Voilà bien le point fort des Vampires du Dr Dracula. Le visuel et l'imaginaire qu'il déploie. Sur ce point précis le premier film de Naschy est un véritable petit chef d'oeuvre d'esthétique. On se laissera porter par la beauté des costumes mais surtout des décors, fabuleux, magiques, qui renvoient à toute une imagerie du gothique jadis sublimée par la Hammer et le cinéma italien dont le réalisateur grâce à son directeur de la photographie, Emilio Foriscot, a su en tirer la quintessence même. Le film tout entier baigne dans des couleurs vives, privilégiant les tons rouge, jaune et or, l'ensemble teinté de sublimes teintes bleutées lors de certaines scènes de nuit. On oublierait presque par moment que nous sommes en Espagne tant le
film aurait pu être signé Bava. Eguiluz y ajoute un zeste d'onirisme parfois maladroit (la danse des vampires, la fuite de Janos et Janice dans la nuit lorsqu'ils quittent la crypte), parfois très réussi (le voile qui se pose comme par magie sur Wandessa lors de son accouplement avec Rudolph), mais qui contribue indéniablement à la beauté surréaliste de la bande.
Au crédit du film toujours une jolie brochette d'acteurs physiquement fort bien choisis. La blonde Dyanik Zurakowska, une habituée du western paëlla et du cinéma d'horreur mais également des comédies françaises, et Manuel Manzaneque, jeune acteur venu de la télévision, forment un bien beau couple. Aurora De Alba est une envoutante Wandessa et
Rosanna Yanni une pulpeuse gitane. Quant à Julian Ugarte et ses faux airs à la Peter Cushing il est simplement parfait en vampire. Reste Paul Naschy qui pour son premier rôle n'est pas forcément à la hauteur. Pataud, souvent maladroit, mono expressif lorsqu'il est Waldemar il en fait des tonnes lorsqu'il se transforme en loup-garou, gesticulant, se démenant, hurlant comme un diable dans un bénitier, faisant perdre de sa crédibilité au monstre qu'il incarne. Encore plus dommage est qu'il ait confondu loup-garou et gorille puisqu'il faut reconnaitre que notre lycanthrope même s'il s'inspire de Chaney ressemble plus dans sa physionomie et sa gestuelle à un gros gorille qu'à un garou. Mais cela a son
charme et ajoute à l'ensemble une once supplémentaire de curiosité mais également une bonne dose de violence.
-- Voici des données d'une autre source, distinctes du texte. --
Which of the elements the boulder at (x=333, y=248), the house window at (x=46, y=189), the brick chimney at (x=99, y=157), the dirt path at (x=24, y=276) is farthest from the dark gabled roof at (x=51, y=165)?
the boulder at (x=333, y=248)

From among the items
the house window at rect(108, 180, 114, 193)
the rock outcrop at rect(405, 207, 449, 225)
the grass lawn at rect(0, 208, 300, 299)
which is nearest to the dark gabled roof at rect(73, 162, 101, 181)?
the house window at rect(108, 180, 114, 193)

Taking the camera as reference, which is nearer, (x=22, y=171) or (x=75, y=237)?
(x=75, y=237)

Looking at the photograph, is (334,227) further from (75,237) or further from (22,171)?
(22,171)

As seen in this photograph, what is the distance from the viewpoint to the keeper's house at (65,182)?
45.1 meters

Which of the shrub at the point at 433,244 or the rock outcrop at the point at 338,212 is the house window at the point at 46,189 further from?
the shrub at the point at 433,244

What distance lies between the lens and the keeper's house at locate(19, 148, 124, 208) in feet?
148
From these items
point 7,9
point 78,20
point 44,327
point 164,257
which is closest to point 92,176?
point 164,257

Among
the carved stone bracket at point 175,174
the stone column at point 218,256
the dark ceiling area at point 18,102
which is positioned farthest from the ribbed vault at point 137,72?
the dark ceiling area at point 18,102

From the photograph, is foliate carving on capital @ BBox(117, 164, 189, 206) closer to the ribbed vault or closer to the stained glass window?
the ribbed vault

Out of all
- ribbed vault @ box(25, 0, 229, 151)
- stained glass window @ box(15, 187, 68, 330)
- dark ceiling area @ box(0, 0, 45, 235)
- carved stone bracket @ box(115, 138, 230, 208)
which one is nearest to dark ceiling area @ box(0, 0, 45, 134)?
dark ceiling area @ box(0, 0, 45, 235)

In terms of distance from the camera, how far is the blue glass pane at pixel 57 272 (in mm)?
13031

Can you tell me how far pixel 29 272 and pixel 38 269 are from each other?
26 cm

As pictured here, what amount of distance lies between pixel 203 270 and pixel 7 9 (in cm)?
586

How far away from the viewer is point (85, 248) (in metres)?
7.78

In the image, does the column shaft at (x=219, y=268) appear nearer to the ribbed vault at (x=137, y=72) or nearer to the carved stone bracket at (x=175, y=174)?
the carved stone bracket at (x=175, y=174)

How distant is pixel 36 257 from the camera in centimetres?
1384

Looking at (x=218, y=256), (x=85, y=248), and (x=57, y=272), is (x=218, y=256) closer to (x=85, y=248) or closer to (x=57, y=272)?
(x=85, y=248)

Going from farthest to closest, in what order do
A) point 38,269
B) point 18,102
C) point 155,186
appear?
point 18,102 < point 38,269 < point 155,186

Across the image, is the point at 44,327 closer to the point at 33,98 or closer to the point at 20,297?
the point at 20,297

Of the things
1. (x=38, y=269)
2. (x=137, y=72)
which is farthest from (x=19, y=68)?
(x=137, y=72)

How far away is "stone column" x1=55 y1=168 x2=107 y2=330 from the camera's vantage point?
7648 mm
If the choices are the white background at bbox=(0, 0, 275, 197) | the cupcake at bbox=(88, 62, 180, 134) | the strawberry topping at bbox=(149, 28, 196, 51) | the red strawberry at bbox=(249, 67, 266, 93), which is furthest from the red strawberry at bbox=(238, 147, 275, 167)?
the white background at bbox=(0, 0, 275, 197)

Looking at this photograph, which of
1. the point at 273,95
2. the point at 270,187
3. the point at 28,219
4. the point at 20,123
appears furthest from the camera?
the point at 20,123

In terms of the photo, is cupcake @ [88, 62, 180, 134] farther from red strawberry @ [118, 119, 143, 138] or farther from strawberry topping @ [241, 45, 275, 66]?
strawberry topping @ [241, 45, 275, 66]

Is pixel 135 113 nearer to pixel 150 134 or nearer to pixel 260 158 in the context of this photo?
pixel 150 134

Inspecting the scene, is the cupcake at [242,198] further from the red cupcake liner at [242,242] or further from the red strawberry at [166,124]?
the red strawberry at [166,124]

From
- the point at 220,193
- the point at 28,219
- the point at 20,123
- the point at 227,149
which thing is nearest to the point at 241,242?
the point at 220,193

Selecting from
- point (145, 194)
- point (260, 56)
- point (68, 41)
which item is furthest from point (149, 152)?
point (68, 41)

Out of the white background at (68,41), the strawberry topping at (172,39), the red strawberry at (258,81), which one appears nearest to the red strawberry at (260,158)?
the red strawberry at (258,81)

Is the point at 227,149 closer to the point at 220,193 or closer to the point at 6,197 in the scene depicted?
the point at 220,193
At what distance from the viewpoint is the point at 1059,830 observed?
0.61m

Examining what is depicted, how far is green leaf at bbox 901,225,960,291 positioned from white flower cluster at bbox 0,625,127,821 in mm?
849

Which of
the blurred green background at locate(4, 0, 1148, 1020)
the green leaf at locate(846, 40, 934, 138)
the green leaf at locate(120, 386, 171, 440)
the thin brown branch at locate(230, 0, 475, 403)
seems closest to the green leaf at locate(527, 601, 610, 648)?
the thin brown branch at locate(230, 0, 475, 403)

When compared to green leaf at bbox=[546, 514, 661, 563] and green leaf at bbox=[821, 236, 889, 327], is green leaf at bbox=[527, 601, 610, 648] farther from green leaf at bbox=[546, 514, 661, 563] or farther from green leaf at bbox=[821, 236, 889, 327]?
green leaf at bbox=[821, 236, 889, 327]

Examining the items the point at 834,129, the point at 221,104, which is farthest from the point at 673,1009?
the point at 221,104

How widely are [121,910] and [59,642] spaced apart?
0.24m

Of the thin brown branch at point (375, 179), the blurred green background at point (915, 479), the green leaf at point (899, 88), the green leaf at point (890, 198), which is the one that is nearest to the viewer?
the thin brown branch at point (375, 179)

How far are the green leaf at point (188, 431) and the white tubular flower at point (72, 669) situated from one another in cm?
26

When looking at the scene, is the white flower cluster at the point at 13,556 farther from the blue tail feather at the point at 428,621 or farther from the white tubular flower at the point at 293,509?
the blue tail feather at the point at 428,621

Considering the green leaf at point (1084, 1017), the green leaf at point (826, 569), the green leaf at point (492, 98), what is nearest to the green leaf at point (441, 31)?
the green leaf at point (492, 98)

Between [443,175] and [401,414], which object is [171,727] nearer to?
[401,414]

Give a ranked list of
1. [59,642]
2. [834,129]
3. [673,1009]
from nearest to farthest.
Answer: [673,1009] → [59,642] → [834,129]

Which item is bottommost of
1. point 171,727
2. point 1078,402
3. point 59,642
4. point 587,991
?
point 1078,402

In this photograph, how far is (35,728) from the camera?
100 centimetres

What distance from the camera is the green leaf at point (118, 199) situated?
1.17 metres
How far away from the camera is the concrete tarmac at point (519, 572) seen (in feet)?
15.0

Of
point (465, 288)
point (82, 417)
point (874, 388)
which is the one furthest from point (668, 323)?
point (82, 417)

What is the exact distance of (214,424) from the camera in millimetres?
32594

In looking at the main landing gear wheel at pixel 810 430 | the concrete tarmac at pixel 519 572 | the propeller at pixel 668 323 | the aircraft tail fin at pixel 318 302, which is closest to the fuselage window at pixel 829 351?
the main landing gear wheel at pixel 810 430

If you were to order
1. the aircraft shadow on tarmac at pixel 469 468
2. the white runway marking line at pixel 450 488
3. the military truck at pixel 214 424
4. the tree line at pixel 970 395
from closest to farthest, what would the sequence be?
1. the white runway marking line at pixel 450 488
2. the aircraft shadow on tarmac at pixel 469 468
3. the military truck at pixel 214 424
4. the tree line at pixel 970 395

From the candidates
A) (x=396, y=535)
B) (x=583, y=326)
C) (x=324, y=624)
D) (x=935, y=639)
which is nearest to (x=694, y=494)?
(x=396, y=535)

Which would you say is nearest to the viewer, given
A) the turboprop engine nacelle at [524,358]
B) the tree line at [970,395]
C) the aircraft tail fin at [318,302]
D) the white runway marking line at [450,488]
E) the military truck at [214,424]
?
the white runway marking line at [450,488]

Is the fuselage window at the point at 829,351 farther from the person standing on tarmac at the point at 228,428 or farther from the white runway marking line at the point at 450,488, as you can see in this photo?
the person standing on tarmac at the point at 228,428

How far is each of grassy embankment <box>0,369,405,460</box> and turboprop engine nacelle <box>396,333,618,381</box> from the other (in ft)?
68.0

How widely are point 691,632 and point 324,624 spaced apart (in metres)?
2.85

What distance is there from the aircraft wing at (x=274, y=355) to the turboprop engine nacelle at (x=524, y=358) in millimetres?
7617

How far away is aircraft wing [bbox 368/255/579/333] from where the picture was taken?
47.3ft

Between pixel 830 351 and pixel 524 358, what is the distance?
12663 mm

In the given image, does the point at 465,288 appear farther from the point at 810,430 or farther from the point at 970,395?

Les meurtres sont en effet plutôt sanglants et assez graphiques pour l'époque. Qui s'en plaindra?
Si le titre français est mensonger (aucune ombre de la cape de Dracula ici bien sûr) et que pour la médiocre version française certains dialogues ont été réécrits pour coller à ce titre racoleur (on préférera la version espagnole) Les vampires du Dr Dracula, malgré ses défauts et ses improbabilités, est un bien bel exemple de cinéma horrifique ibérique rondement mené par un metteur en scène inspiré. Avec ce film il signe une oeuvre
visuellement stupéfiante, grandiose, flamboyante, nimbée d'une touche de poésie que n'aurait pas renié ni Bava ni Freda. Ce premier opus des aventures de Daninsky est certainement un des meilleurs avec La furie des vampires +, un must pour tout ceux qui aiment le gothique venu cette fois de l'autre coté des Pyrénées. Si Naschy n'est malheureusement pas aussi connu que Jesus Franco il devance et de loin l'ignoble tâcheron et demeure un des maitres du cinéma d'horreur et fantastique espagnol.